──────── Исходный текст
Тем временем, как говорится в мелодрамах, и "враг не дремал". Столыпин, которому Шипов в самый день аудиенции передал содержание разговора с царем, не мог "скрыть недовольства во всей своей фигуре". До него уже дошло, "что высказанное Шиповым произвело благоприятное впечатление и встречает сочувствие". Но это могло значить - крушение его планов! И, прощаясь с Шиповым, он бросил фразу, в которой скрытая тревога смешивалась с угрозой: "Теперь посмотрим, что воспоследует". Я представляю себе ледяную интонацию, с которой была сказана эта фраза...
Закулисную работу приходилось продолжать. И в придворных кругах скоро узнали, что "благоприятное отношение" к докладу Шипова "продлилось ровно неделю". А. П. Извольский, лично заинтересованный, сообщил даже точно Шипову, что так было "до 5 июля, но с этого дня положение изменилось, и, как видно, предположение о вероятности приглашения в Петергоф С. А. Муромцева отпадает". Вполне основательно Извольский ответил Шипову на вопрос: "чем вызвана эта перемена", - "тут сказалось влияние Столыпина".
Мы увидим, действительно, что 5 июля Столыпин получил новый козырь в своей игре, которого ждал и которым ловко воспользовался. После 24 июня - 5 июля это вторая историческая дата в истории подготовки роспуска Думы.
Через общих друзей сведения о "благоприятном" повороте вопроса о кадетском министерстве дошли, наконец, и до кадетских кругов. Тут они даже приняли форму уверенности в положительном исходе. {396} Продолжая не верить в этот исход, я, однако, почувствовал необходимость доложить фракции о моей личной роли в переговорах. До этого момента я вел всё это дело на свой страх, никого в него не посвящая. Теперь о переговорах знали уже и политические соседи. Я спешно созвал экстренное собрание фракции на 3-е июля, чтобы получить ее указания на случай того или другого разрешения вопроса. На собрании я доложил, в общих чертах, о тех условиях, которые, в случае серьезного обращения к нам, придется поставить в согласии с нашей программой и тактикой. Я получил - не особенно дружественную - санкцию собрания.
────────────────
──────── Содержимое набора данных
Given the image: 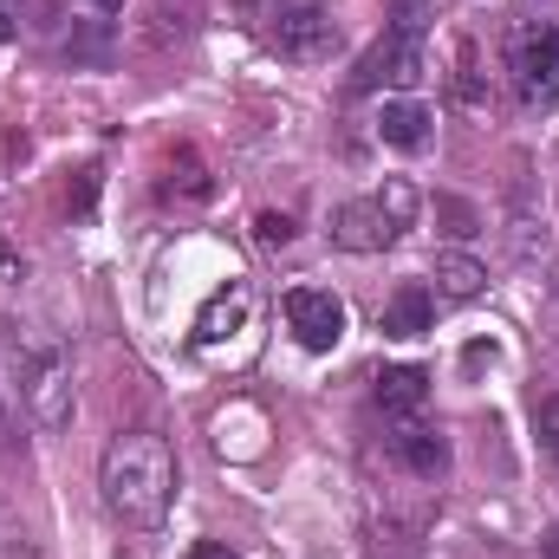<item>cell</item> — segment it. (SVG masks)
<instances>
[{"instance_id": "cell-25", "label": "cell", "mask_w": 559, "mask_h": 559, "mask_svg": "<svg viewBox=\"0 0 559 559\" xmlns=\"http://www.w3.org/2000/svg\"><path fill=\"white\" fill-rule=\"evenodd\" d=\"M0 442H7V404H0Z\"/></svg>"}, {"instance_id": "cell-8", "label": "cell", "mask_w": 559, "mask_h": 559, "mask_svg": "<svg viewBox=\"0 0 559 559\" xmlns=\"http://www.w3.org/2000/svg\"><path fill=\"white\" fill-rule=\"evenodd\" d=\"M248 312H254L248 280H228V286L202 306V319H195V345H222V338H235V332L248 325Z\"/></svg>"}, {"instance_id": "cell-9", "label": "cell", "mask_w": 559, "mask_h": 559, "mask_svg": "<svg viewBox=\"0 0 559 559\" xmlns=\"http://www.w3.org/2000/svg\"><path fill=\"white\" fill-rule=\"evenodd\" d=\"M391 455H397L417 481H436V475L449 468V442H442V429H423V423H404V429L391 436Z\"/></svg>"}, {"instance_id": "cell-4", "label": "cell", "mask_w": 559, "mask_h": 559, "mask_svg": "<svg viewBox=\"0 0 559 559\" xmlns=\"http://www.w3.org/2000/svg\"><path fill=\"white\" fill-rule=\"evenodd\" d=\"M267 39H274L286 59L319 66V59H332V46H338V20H332L319 0H280L274 13H267Z\"/></svg>"}, {"instance_id": "cell-5", "label": "cell", "mask_w": 559, "mask_h": 559, "mask_svg": "<svg viewBox=\"0 0 559 559\" xmlns=\"http://www.w3.org/2000/svg\"><path fill=\"white\" fill-rule=\"evenodd\" d=\"M352 85H358V92H384V85H391V92H411V85H423V39L384 26V39L358 59Z\"/></svg>"}, {"instance_id": "cell-13", "label": "cell", "mask_w": 559, "mask_h": 559, "mask_svg": "<svg viewBox=\"0 0 559 559\" xmlns=\"http://www.w3.org/2000/svg\"><path fill=\"white\" fill-rule=\"evenodd\" d=\"M481 286H488V267L475 261V254H436V293L442 299H481Z\"/></svg>"}, {"instance_id": "cell-20", "label": "cell", "mask_w": 559, "mask_h": 559, "mask_svg": "<svg viewBox=\"0 0 559 559\" xmlns=\"http://www.w3.org/2000/svg\"><path fill=\"white\" fill-rule=\"evenodd\" d=\"M92 195H98V169H79V189H72V209L85 215V209H92Z\"/></svg>"}, {"instance_id": "cell-11", "label": "cell", "mask_w": 559, "mask_h": 559, "mask_svg": "<svg viewBox=\"0 0 559 559\" xmlns=\"http://www.w3.org/2000/svg\"><path fill=\"white\" fill-rule=\"evenodd\" d=\"M378 138L391 143V150H423L429 143V111H423L417 98H391L378 111Z\"/></svg>"}, {"instance_id": "cell-17", "label": "cell", "mask_w": 559, "mask_h": 559, "mask_svg": "<svg viewBox=\"0 0 559 559\" xmlns=\"http://www.w3.org/2000/svg\"><path fill=\"white\" fill-rule=\"evenodd\" d=\"M436 215L449 222L442 235H455V241H468V235L481 228V222H475V209H468V202H455V195H442V202H436Z\"/></svg>"}, {"instance_id": "cell-14", "label": "cell", "mask_w": 559, "mask_h": 559, "mask_svg": "<svg viewBox=\"0 0 559 559\" xmlns=\"http://www.w3.org/2000/svg\"><path fill=\"white\" fill-rule=\"evenodd\" d=\"M66 59H79V66H105V59H111V33H105L98 20H79V26L66 33Z\"/></svg>"}, {"instance_id": "cell-16", "label": "cell", "mask_w": 559, "mask_h": 559, "mask_svg": "<svg viewBox=\"0 0 559 559\" xmlns=\"http://www.w3.org/2000/svg\"><path fill=\"white\" fill-rule=\"evenodd\" d=\"M378 202H384V215H391L397 228H411V222H417V189H411L404 176H391V182L378 189Z\"/></svg>"}, {"instance_id": "cell-7", "label": "cell", "mask_w": 559, "mask_h": 559, "mask_svg": "<svg viewBox=\"0 0 559 559\" xmlns=\"http://www.w3.org/2000/svg\"><path fill=\"white\" fill-rule=\"evenodd\" d=\"M397 235H404V228L384 215V202H378V195H365V202H345V209L332 215V241H338L345 254H384Z\"/></svg>"}, {"instance_id": "cell-6", "label": "cell", "mask_w": 559, "mask_h": 559, "mask_svg": "<svg viewBox=\"0 0 559 559\" xmlns=\"http://www.w3.org/2000/svg\"><path fill=\"white\" fill-rule=\"evenodd\" d=\"M286 325L306 352H332L345 338V306L325 293V286H293L286 293Z\"/></svg>"}, {"instance_id": "cell-24", "label": "cell", "mask_w": 559, "mask_h": 559, "mask_svg": "<svg viewBox=\"0 0 559 559\" xmlns=\"http://www.w3.org/2000/svg\"><path fill=\"white\" fill-rule=\"evenodd\" d=\"M540 559H559V527L547 534V547H540Z\"/></svg>"}, {"instance_id": "cell-12", "label": "cell", "mask_w": 559, "mask_h": 559, "mask_svg": "<svg viewBox=\"0 0 559 559\" xmlns=\"http://www.w3.org/2000/svg\"><path fill=\"white\" fill-rule=\"evenodd\" d=\"M429 319H436V299H429L423 286H404V293L384 306V319H378V325H384V338H423V332H429Z\"/></svg>"}, {"instance_id": "cell-22", "label": "cell", "mask_w": 559, "mask_h": 559, "mask_svg": "<svg viewBox=\"0 0 559 559\" xmlns=\"http://www.w3.org/2000/svg\"><path fill=\"white\" fill-rule=\"evenodd\" d=\"M189 559H235V554H228V540H195Z\"/></svg>"}, {"instance_id": "cell-19", "label": "cell", "mask_w": 559, "mask_h": 559, "mask_svg": "<svg viewBox=\"0 0 559 559\" xmlns=\"http://www.w3.org/2000/svg\"><path fill=\"white\" fill-rule=\"evenodd\" d=\"M540 442H547V449L559 455V391L547 397V404H540Z\"/></svg>"}, {"instance_id": "cell-15", "label": "cell", "mask_w": 559, "mask_h": 559, "mask_svg": "<svg viewBox=\"0 0 559 559\" xmlns=\"http://www.w3.org/2000/svg\"><path fill=\"white\" fill-rule=\"evenodd\" d=\"M384 20H391V33L423 39V33H429V20H436V0H384Z\"/></svg>"}, {"instance_id": "cell-10", "label": "cell", "mask_w": 559, "mask_h": 559, "mask_svg": "<svg viewBox=\"0 0 559 559\" xmlns=\"http://www.w3.org/2000/svg\"><path fill=\"white\" fill-rule=\"evenodd\" d=\"M423 404H429V378H423L417 365H397V371L378 378V411L384 417H417Z\"/></svg>"}, {"instance_id": "cell-21", "label": "cell", "mask_w": 559, "mask_h": 559, "mask_svg": "<svg viewBox=\"0 0 559 559\" xmlns=\"http://www.w3.org/2000/svg\"><path fill=\"white\" fill-rule=\"evenodd\" d=\"M20 13H26L20 0H0V39H13V33H20Z\"/></svg>"}, {"instance_id": "cell-23", "label": "cell", "mask_w": 559, "mask_h": 559, "mask_svg": "<svg viewBox=\"0 0 559 559\" xmlns=\"http://www.w3.org/2000/svg\"><path fill=\"white\" fill-rule=\"evenodd\" d=\"M85 7H98V13H124V0H85Z\"/></svg>"}, {"instance_id": "cell-1", "label": "cell", "mask_w": 559, "mask_h": 559, "mask_svg": "<svg viewBox=\"0 0 559 559\" xmlns=\"http://www.w3.org/2000/svg\"><path fill=\"white\" fill-rule=\"evenodd\" d=\"M98 488H105V508L124 527H163V514L176 501V455H169V442L150 436V429L111 436L105 468H98Z\"/></svg>"}, {"instance_id": "cell-2", "label": "cell", "mask_w": 559, "mask_h": 559, "mask_svg": "<svg viewBox=\"0 0 559 559\" xmlns=\"http://www.w3.org/2000/svg\"><path fill=\"white\" fill-rule=\"evenodd\" d=\"M508 79L521 92V105L547 111L559 98V26H540V20H521L508 33Z\"/></svg>"}, {"instance_id": "cell-18", "label": "cell", "mask_w": 559, "mask_h": 559, "mask_svg": "<svg viewBox=\"0 0 559 559\" xmlns=\"http://www.w3.org/2000/svg\"><path fill=\"white\" fill-rule=\"evenodd\" d=\"M254 235H261L267 248H286V241H293V215H274V209H267V215L254 222Z\"/></svg>"}, {"instance_id": "cell-3", "label": "cell", "mask_w": 559, "mask_h": 559, "mask_svg": "<svg viewBox=\"0 0 559 559\" xmlns=\"http://www.w3.org/2000/svg\"><path fill=\"white\" fill-rule=\"evenodd\" d=\"M20 397L39 429H66L72 423V358L59 345H26L20 352Z\"/></svg>"}]
</instances>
────────────────
▶ _Описание задачи_
На какое число в исходном тексте было созвано экстренное собрание фракции?

▶ _Ответ на задачу_
На 3 июля.